[Task list]
1) In the passage about parish priests, reproduce the words from "He has to meet the one" to "in six minutes.".
2) In the passage about parish priests, list the ways the writer says a priest has only rarely appeared while celebrating Mass.
3) In the passage about parish priests, where does Flannery O'Connor say the Mass could be celebrated and still be the Mass?

--- Begin Text extract ---

He has to meet the one who thinks the Church is too hard and the one who thinks the Church is too soft, the one who is rejoicing and the one who is mourning, the one who is pissed at God and the one who is falling madly in love with God. He has to meet the eight-year-old and the eighty-year-old. He also has to meet the blowhard, the Pharisee, the one who thinks only she is up to being challenged, only she suffers, only she gets it and for God’s sake can’t we get some decent music. All in six minutes.

The priest has to do that while performing baptisms, weddings, funerals; while overseeing the fundraising fall festival; while settling parish conflicts; while blessing homes, cars, and candles. He has to do this, day after day, often many times a day, while exhausted, understaffed, impatient, critical and doubtful (i.e. human) himself. He doesn’t get to have it his way, all the time, any more than any of us do.

It is one of the glories and gifts of the Church that we don’t encourage priests who are “personalities.” We don’t encourage flamboyancy. We encourage humility, plodding perseverance, and service. So perhaps the priest can be forgiven for resorting to saying that God is love, not least of all because God IS love–just not the love, ever, that we think. Actually, in seventeen years in the Church, I have never once heard a priest say “God is love.” I’ve heard priests say our job is to serve the poor, examine our faults, love God. I’ve heard a steady stream of Gospel-based homilies that, if not individually wildly compelling, have consistently, slowly, quietly, inexorably led me closer to Christ.

In seventeen years, I can also count on one hand the number of times a priest, while celebrating Mass, has appeared surly, bored, condescending, or irreverent. This quiet, faithful carrying out of the duties of the office, no matter how disordered the priest may be personally, has set me free to ponder the great mystery and sacrifice of the Mass, to penetrate beneath the surface, to realize that, as Flannery O’Connor observed, the Mass could be celebrated out of a suitcase in a furnace room and it would still be the Mass: the most shocking, scandalous, cataclysmic, glorious, horrifying, sublime act the world ever has or ever could know. After awhile I realized, Let me bring my burning heart. Let me make up for what is lacking in the suffering of Christ. Instead of sitting around complaining and carping, maybe I could think about what I could contribute to the Church.

--- End Text extract ---
--- Begin Stored rows ---

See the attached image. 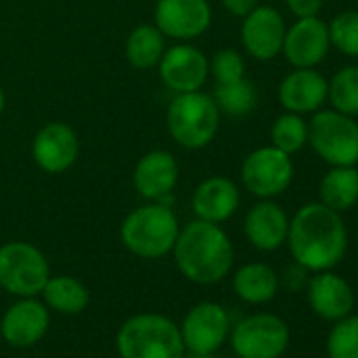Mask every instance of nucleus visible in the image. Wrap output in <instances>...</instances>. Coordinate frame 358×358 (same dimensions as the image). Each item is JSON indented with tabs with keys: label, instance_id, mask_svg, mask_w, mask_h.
Listing matches in <instances>:
<instances>
[{
	"label": "nucleus",
	"instance_id": "obj_1",
	"mask_svg": "<svg viewBox=\"0 0 358 358\" xmlns=\"http://www.w3.org/2000/svg\"><path fill=\"white\" fill-rule=\"evenodd\" d=\"M285 245L293 262L308 272L333 270L348 253V228L341 213L322 203H306L289 220Z\"/></svg>",
	"mask_w": 358,
	"mask_h": 358
},
{
	"label": "nucleus",
	"instance_id": "obj_2",
	"mask_svg": "<svg viewBox=\"0 0 358 358\" xmlns=\"http://www.w3.org/2000/svg\"><path fill=\"white\" fill-rule=\"evenodd\" d=\"M177 270L196 285H215L224 280L234 266V247L220 224L190 222L179 230L173 245Z\"/></svg>",
	"mask_w": 358,
	"mask_h": 358
},
{
	"label": "nucleus",
	"instance_id": "obj_3",
	"mask_svg": "<svg viewBox=\"0 0 358 358\" xmlns=\"http://www.w3.org/2000/svg\"><path fill=\"white\" fill-rule=\"evenodd\" d=\"M120 358H184L186 345L179 324L164 314L143 312L127 318L116 333Z\"/></svg>",
	"mask_w": 358,
	"mask_h": 358
},
{
	"label": "nucleus",
	"instance_id": "obj_4",
	"mask_svg": "<svg viewBox=\"0 0 358 358\" xmlns=\"http://www.w3.org/2000/svg\"><path fill=\"white\" fill-rule=\"evenodd\" d=\"M179 234V224L171 207L145 205L131 211L122 226L120 238L124 247L143 259H158L173 251Z\"/></svg>",
	"mask_w": 358,
	"mask_h": 358
},
{
	"label": "nucleus",
	"instance_id": "obj_5",
	"mask_svg": "<svg viewBox=\"0 0 358 358\" xmlns=\"http://www.w3.org/2000/svg\"><path fill=\"white\" fill-rule=\"evenodd\" d=\"M220 114L215 99L203 91L177 93L166 112V127L179 145L199 150L217 135Z\"/></svg>",
	"mask_w": 358,
	"mask_h": 358
},
{
	"label": "nucleus",
	"instance_id": "obj_6",
	"mask_svg": "<svg viewBox=\"0 0 358 358\" xmlns=\"http://www.w3.org/2000/svg\"><path fill=\"white\" fill-rule=\"evenodd\" d=\"M308 143L329 166H356L358 120L333 108H320L308 122Z\"/></svg>",
	"mask_w": 358,
	"mask_h": 358
},
{
	"label": "nucleus",
	"instance_id": "obj_7",
	"mask_svg": "<svg viewBox=\"0 0 358 358\" xmlns=\"http://www.w3.org/2000/svg\"><path fill=\"white\" fill-rule=\"evenodd\" d=\"M51 276L45 253L24 241L0 247V289L17 297H36Z\"/></svg>",
	"mask_w": 358,
	"mask_h": 358
},
{
	"label": "nucleus",
	"instance_id": "obj_8",
	"mask_svg": "<svg viewBox=\"0 0 358 358\" xmlns=\"http://www.w3.org/2000/svg\"><path fill=\"white\" fill-rule=\"evenodd\" d=\"M228 339L238 358H280L291 343V329L280 316L257 312L241 318Z\"/></svg>",
	"mask_w": 358,
	"mask_h": 358
},
{
	"label": "nucleus",
	"instance_id": "obj_9",
	"mask_svg": "<svg viewBox=\"0 0 358 358\" xmlns=\"http://www.w3.org/2000/svg\"><path fill=\"white\" fill-rule=\"evenodd\" d=\"M293 158L274 145H264L247 154L241 169L243 186L257 199H276L293 184Z\"/></svg>",
	"mask_w": 358,
	"mask_h": 358
},
{
	"label": "nucleus",
	"instance_id": "obj_10",
	"mask_svg": "<svg viewBox=\"0 0 358 358\" xmlns=\"http://www.w3.org/2000/svg\"><path fill=\"white\" fill-rule=\"evenodd\" d=\"M230 314L222 303L215 301H201L179 324L186 352L196 354H217V350L230 337Z\"/></svg>",
	"mask_w": 358,
	"mask_h": 358
},
{
	"label": "nucleus",
	"instance_id": "obj_11",
	"mask_svg": "<svg viewBox=\"0 0 358 358\" xmlns=\"http://www.w3.org/2000/svg\"><path fill=\"white\" fill-rule=\"evenodd\" d=\"M211 5L207 0H158L154 24L162 36L175 41H192L211 26Z\"/></svg>",
	"mask_w": 358,
	"mask_h": 358
},
{
	"label": "nucleus",
	"instance_id": "obj_12",
	"mask_svg": "<svg viewBox=\"0 0 358 358\" xmlns=\"http://www.w3.org/2000/svg\"><path fill=\"white\" fill-rule=\"evenodd\" d=\"M287 26L278 9L268 5H257L247 17H243L241 38L245 51L259 59L270 62L282 53Z\"/></svg>",
	"mask_w": 358,
	"mask_h": 358
},
{
	"label": "nucleus",
	"instance_id": "obj_13",
	"mask_svg": "<svg viewBox=\"0 0 358 358\" xmlns=\"http://www.w3.org/2000/svg\"><path fill=\"white\" fill-rule=\"evenodd\" d=\"M51 310L45 301L22 297L0 318V335L13 348H32L49 331Z\"/></svg>",
	"mask_w": 358,
	"mask_h": 358
},
{
	"label": "nucleus",
	"instance_id": "obj_14",
	"mask_svg": "<svg viewBox=\"0 0 358 358\" xmlns=\"http://www.w3.org/2000/svg\"><path fill=\"white\" fill-rule=\"evenodd\" d=\"M329 51V24H324L318 15L297 20L291 28H287L282 55L293 68H316L327 59Z\"/></svg>",
	"mask_w": 358,
	"mask_h": 358
},
{
	"label": "nucleus",
	"instance_id": "obj_15",
	"mask_svg": "<svg viewBox=\"0 0 358 358\" xmlns=\"http://www.w3.org/2000/svg\"><path fill=\"white\" fill-rule=\"evenodd\" d=\"M306 295L312 312L327 322H335L352 314L356 303L352 285L333 270L312 272L306 285Z\"/></svg>",
	"mask_w": 358,
	"mask_h": 358
},
{
	"label": "nucleus",
	"instance_id": "obj_16",
	"mask_svg": "<svg viewBox=\"0 0 358 358\" xmlns=\"http://www.w3.org/2000/svg\"><path fill=\"white\" fill-rule=\"evenodd\" d=\"M160 78L166 89L175 93L201 91V87L209 78V59L196 47L177 45L162 53L160 62Z\"/></svg>",
	"mask_w": 358,
	"mask_h": 358
},
{
	"label": "nucleus",
	"instance_id": "obj_17",
	"mask_svg": "<svg viewBox=\"0 0 358 358\" xmlns=\"http://www.w3.org/2000/svg\"><path fill=\"white\" fill-rule=\"evenodd\" d=\"M329 80L316 68H295L278 85V101L287 112L314 114L327 103Z\"/></svg>",
	"mask_w": 358,
	"mask_h": 358
},
{
	"label": "nucleus",
	"instance_id": "obj_18",
	"mask_svg": "<svg viewBox=\"0 0 358 358\" xmlns=\"http://www.w3.org/2000/svg\"><path fill=\"white\" fill-rule=\"evenodd\" d=\"M78 137L74 129L64 122H49L45 124L32 143V154L36 164L47 173H64L68 171L78 158Z\"/></svg>",
	"mask_w": 358,
	"mask_h": 358
},
{
	"label": "nucleus",
	"instance_id": "obj_19",
	"mask_svg": "<svg viewBox=\"0 0 358 358\" xmlns=\"http://www.w3.org/2000/svg\"><path fill=\"white\" fill-rule=\"evenodd\" d=\"M289 215L272 199L255 203L245 217V236L259 251H276L287 243Z\"/></svg>",
	"mask_w": 358,
	"mask_h": 358
},
{
	"label": "nucleus",
	"instance_id": "obj_20",
	"mask_svg": "<svg viewBox=\"0 0 358 358\" xmlns=\"http://www.w3.org/2000/svg\"><path fill=\"white\" fill-rule=\"evenodd\" d=\"M177 177H179L177 160L164 150H154L143 154L141 160L137 162L133 173V184L143 199L158 201L173 192Z\"/></svg>",
	"mask_w": 358,
	"mask_h": 358
},
{
	"label": "nucleus",
	"instance_id": "obj_21",
	"mask_svg": "<svg viewBox=\"0 0 358 358\" xmlns=\"http://www.w3.org/2000/svg\"><path fill=\"white\" fill-rule=\"evenodd\" d=\"M241 205L238 186L228 177H209L194 190L192 209L199 220L222 224L230 220Z\"/></svg>",
	"mask_w": 358,
	"mask_h": 358
},
{
	"label": "nucleus",
	"instance_id": "obj_22",
	"mask_svg": "<svg viewBox=\"0 0 358 358\" xmlns=\"http://www.w3.org/2000/svg\"><path fill=\"white\" fill-rule=\"evenodd\" d=\"M232 289L245 303L262 306L270 303L278 289H280V276L276 270L264 262H251L241 266L232 276Z\"/></svg>",
	"mask_w": 358,
	"mask_h": 358
},
{
	"label": "nucleus",
	"instance_id": "obj_23",
	"mask_svg": "<svg viewBox=\"0 0 358 358\" xmlns=\"http://www.w3.org/2000/svg\"><path fill=\"white\" fill-rule=\"evenodd\" d=\"M318 203L343 213L358 203V169L331 166L318 184Z\"/></svg>",
	"mask_w": 358,
	"mask_h": 358
},
{
	"label": "nucleus",
	"instance_id": "obj_24",
	"mask_svg": "<svg viewBox=\"0 0 358 358\" xmlns=\"http://www.w3.org/2000/svg\"><path fill=\"white\" fill-rule=\"evenodd\" d=\"M41 295L49 310L66 316L80 314L91 299L89 289L74 276H49Z\"/></svg>",
	"mask_w": 358,
	"mask_h": 358
},
{
	"label": "nucleus",
	"instance_id": "obj_25",
	"mask_svg": "<svg viewBox=\"0 0 358 358\" xmlns=\"http://www.w3.org/2000/svg\"><path fill=\"white\" fill-rule=\"evenodd\" d=\"M164 36L156 26H139L127 38V59L137 70H148L160 62Z\"/></svg>",
	"mask_w": 358,
	"mask_h": 358
},
{
	"label": "nucleus",
	"instance_id": "obj_26",
	"mask_svg": "<svg viewBox=\"0 0 358 358\" xmlns=\"http://www.w3.org/2000/svg\"><path fill=\"white\" fill-rule=\"evenodd\" d=\"M211 97L215 99L220 112L234 116V118L247 116L257 106V91L253 87V83L247 78L226 83V85H217L215 93Z\"/></svg>",
	"mask_w": 358,
	"mask_h": 358
},
{
	"label": "nucleus",
	"instance_id": "obj_27",
	"mask_svg": "<svg viewBox=\"0 0 358 358\" xmlns=\"http://www.w3.org/2000/svg\"><path fill=\"white\" fill-rule=\"evenodd\" d=\"M327 101L341 114L358 116V66H343L333 74Z\"/></svg>",
	"mask_w": 358,
	"mask_h": 358
},
{
	"label": "nucleus",
	"instance_id": "obj_28",
	"mask_svg": "<svg viewBox=\"0 0 358 358\" xmlns=\"http://www.w3.org/2000/svg\"><path fill=\"white\" fill-rule=\"evenodd\" d=\"M270 137L274 148L293 156L308 143V122L301 114L285 112L274 120Z\"/></svg>",
	"mask_w": 358,
	"mask_h": 358
},
{
	"label": "nucleus",
	"instance_id": "obj_29",
	"mask_svg": "<svg viewBox=\"0 0 358 358\" xmlns=\"http://www.w3.org/2000/svg\"><path fill=\"white\" fill-rule=\"evenodd\" d=\"M329 358H358V314H348L333 322L327 335Z\"/></svg>",
	"mask_w": 358,
	"mask_h": 358
},
{
	"label": "nucleus",
	"instance_id": "obj_30",
	"mask_svg": "<svg viewBox=\"0 0 358 358\" xmlns=\"http://www.w3.org/2000/svg\"><path fill=\"white\" fill-rule=\"evenodd\" d=\"M331 47L345 57L358 59V11H341L329 24Z\"/></svg>",
	"mask_w": 358,
	"mask_h": 358
},
{
	"label": "nucleus",
	"instance_id": "obj_31",
	"mask_svg": "<svg viewBox=\"0 0 358 358\" xmlns=\"http://www.w3.org/2000/svg\"><path fill=\"white\" fill-rule=\"evenodd\" d=\"M209 74H213L217 85L234 83L245 78V59L234 49H222L209 64Z\"/></svg>",
	"mask_w": 358,
	"mask_h": 358
},
{
	"label": "nucleus",
	"instance_id": "obj_32",
	"mask_svg": "<svg viewBox=\"0 0 358 358\" xmlns=\"http://www.w3.org/2000/svg\"><path fill=\"white\" fill-rule=\"evenodd\" d=\"M285 3L297 20H303V17H316L322 9L324 0H285Z\"/></svg>",
	"mask_w": 358,
	"mask_h": 358
},
{
	"label": "nucleus",
	"instance_id": "obj_33",
	"mask_svg": "<svg viewBox=\"0 0 358 358\" xmlns=\"http://www.w3.org/2000/svg\"><path fill=\"white\" fill-rule=\"evenodd\" d=\"M308 274H310V272H308L303 266H299V264L293 262V266H289V268L285 270L282 282H285L291 291H295V289H301V287L308 285V278H310Z\"/></svg>",
	"mask_w": 358,
	"mask_h": 358
},
{
	"label": "nucleus",
	"instance_id": "obj_34",
	"mask_svg": "<svg viewBox=\"0 0 358 358\" xmlns=\"http://www.w3.org/2000/svg\"><path fill=\"white\" fill-rule=\"evenodd\" d=\"M222 5L234 17H247L259 5V0H222Z\"/></svg>",
	"mask_w": 358,
	"mask_h": 358
},
{
	"label": "nucleus",
	"instance_id": "obj_35",
	"mask_svg": "<svg viewBox=\"0 0 358 358\" xmlns=\"http://www.w3.org/2000/svg\"><path fill=\"white\" fill-rule=\"evenodd\" d=\"M184 358H217L215 354H196V352H186Z\"/></svg>",
	"mask_w": 358,
	"mask_h": 358
},
{
	"label": "nucleus",
	"instance_id": "obj_36",
	"mask_svg": "<svg viewBox=\"0 0 358 358\" xmlns=\"http://www.w3.org/2000/svg\"><path fill=\"white\" fill-rule=\"evenodd\" d=\"M3 110H5V91L0 87V114H3Z\"/></svg>",
	"mask_w": 358,
	"mask_h": 358
}]
</instances>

--- End Stored rows ---

[Solutions to the tasks]
1)
He has to meet the one who thinks the Church is too hard and the one who thinks the Church is too soft, the one who is rejoicing and the one who is mourning, the one who is pissed at God and the one who is falling madly in love with God. He has to meet the eight-year-old and the eighty-year-old. He also has to meet the blowhard, the Pharisee, the one who thinks only she is up to being challenged, only she suffers, only she gets it and for God’s sake can’t we get some decent music. All in six minutes.

2) Surly, bored, condescending, irreverent

3) Out of a suitcase in a furnace room.